Neil T. O’Donnell

In its self-described first examination of the traveling employee doctrine, the Pennsylvania Supreme Court ruled 7-0 that employees who travel for work are entitled to a rebuttable presumption of being within the course and scope of employment during the entirety of work-related travel. This necessarily includes the worker’s travel home at the conclusion of the work activity and, in this instance, includes the worker’s voluntary attendance at an employer-sponsored after hours happy hour. In enforcing the protections afforded injured workers, Justice Mundy reminds of the liberal construction of the Pennsylvania Workers’ Compensation Act necessary to effectuate the law’s intended purpose of benefiting injured workers and their dependents. In other words, close calls and ties in interpreting the law are to go to the benefit of the injured worker.

In Peters v. WCAB (Cintas Corp.), No. 1 MAP 2020, 2021 Pa. LEXIS 4002 (Pa. Nov. 17, 2021), a portion of the injured worker’s duties required periods of travel. On the date of injury he had been traveling and providing business services to various clients. After completing his clear-cut work duties he drove to and attended a social gathering at a local restaurant sponsored by his employer. Accepting the lower Court’s fact finding, the High Court regards the worker’s attendance at the event as voluntary and not required by the employer. After leaving the restaurant and apparently on his way home, the worker was injured in a motor vehicle collision. The trial court, Appeal Board, and Commonwealth Court all held that the worker was outside of the scope of employment at the time of the crash and declined to award benefits. The Supreme Court was not so persuaded and specifically spoke to the broad protections afforded the injured worker by the Act, including the presumption that workers who travel to meet their employer’s objectives are historically afforded broader protection for injuries occurring while in transit. The High Court adopted the traveling employee doctrine finding the doctrine is implicated when the injured worker first proves that (1) he is a traveling employee and (2) that he set out on the day of the accident on the business of the Employer. In so finding the Court vacated the Order of the Commonwealth Court, and remanded the case for a determination on whether the injured worker had abandoned his employment at the time of the crash. Abandonment is an affirmative defense to the traveling employee doctrine which is available to Defendant employers/insurers. The Defendant carries the burden of proof on this point once the injured worker establishes his status as a traveling employee.

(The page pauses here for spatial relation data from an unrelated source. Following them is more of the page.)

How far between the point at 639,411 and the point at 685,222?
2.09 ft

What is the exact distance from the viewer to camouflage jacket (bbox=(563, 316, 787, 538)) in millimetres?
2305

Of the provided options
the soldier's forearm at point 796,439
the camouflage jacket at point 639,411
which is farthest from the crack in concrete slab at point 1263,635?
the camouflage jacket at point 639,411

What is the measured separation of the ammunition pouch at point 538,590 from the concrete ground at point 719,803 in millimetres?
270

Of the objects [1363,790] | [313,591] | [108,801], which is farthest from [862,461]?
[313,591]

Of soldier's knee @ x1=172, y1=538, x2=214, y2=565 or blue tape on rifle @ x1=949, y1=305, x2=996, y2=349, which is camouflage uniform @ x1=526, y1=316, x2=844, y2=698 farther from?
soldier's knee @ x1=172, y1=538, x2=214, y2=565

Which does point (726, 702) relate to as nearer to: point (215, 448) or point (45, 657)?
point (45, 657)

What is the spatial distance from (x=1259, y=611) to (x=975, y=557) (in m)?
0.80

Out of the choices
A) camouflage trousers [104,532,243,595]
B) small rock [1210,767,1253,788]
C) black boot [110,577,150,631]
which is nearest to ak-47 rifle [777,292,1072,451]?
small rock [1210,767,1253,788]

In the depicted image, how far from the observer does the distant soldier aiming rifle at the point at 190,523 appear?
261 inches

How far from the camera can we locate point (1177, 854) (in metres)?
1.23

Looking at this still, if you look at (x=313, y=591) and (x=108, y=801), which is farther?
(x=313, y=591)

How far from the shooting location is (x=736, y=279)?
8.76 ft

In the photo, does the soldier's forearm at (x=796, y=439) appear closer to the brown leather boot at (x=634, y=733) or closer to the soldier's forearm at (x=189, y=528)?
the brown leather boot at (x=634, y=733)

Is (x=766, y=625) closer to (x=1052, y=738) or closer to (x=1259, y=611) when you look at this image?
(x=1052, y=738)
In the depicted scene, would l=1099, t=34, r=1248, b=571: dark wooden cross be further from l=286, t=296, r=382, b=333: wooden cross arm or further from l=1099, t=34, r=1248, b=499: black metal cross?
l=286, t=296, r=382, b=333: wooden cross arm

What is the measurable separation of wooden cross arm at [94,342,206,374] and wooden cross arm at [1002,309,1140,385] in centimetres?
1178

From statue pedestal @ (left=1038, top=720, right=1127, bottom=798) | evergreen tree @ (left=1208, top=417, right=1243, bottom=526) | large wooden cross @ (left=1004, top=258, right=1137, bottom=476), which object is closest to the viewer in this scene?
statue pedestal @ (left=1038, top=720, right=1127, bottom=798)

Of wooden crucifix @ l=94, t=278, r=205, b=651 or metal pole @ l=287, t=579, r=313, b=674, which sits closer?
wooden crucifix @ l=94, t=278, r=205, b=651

In addition to adopting the traveling employee doctrine Peters recognizes that non-mandatory, voluntary, social events hosted by an employer can be considered work-related for the traveling employee as these types of events foster relationships among co-workers and improve morale all inuring to the benefit of the Defendant-employer. The Court also declined to limit the protections of the traveling employee doctrine to fatal claims only, as argued by the defense.

The take home message for workers who travel for a living – the Pennsylvania Workers Compensation laws presume to protect and cover you from the time you start your work duties until the time you return home. Once these factors are credibly established the burden is on the Defendant to prove work abandonment through evidence of activities so foreign or novel as to sever the continuity of the course and scope of employment relationship.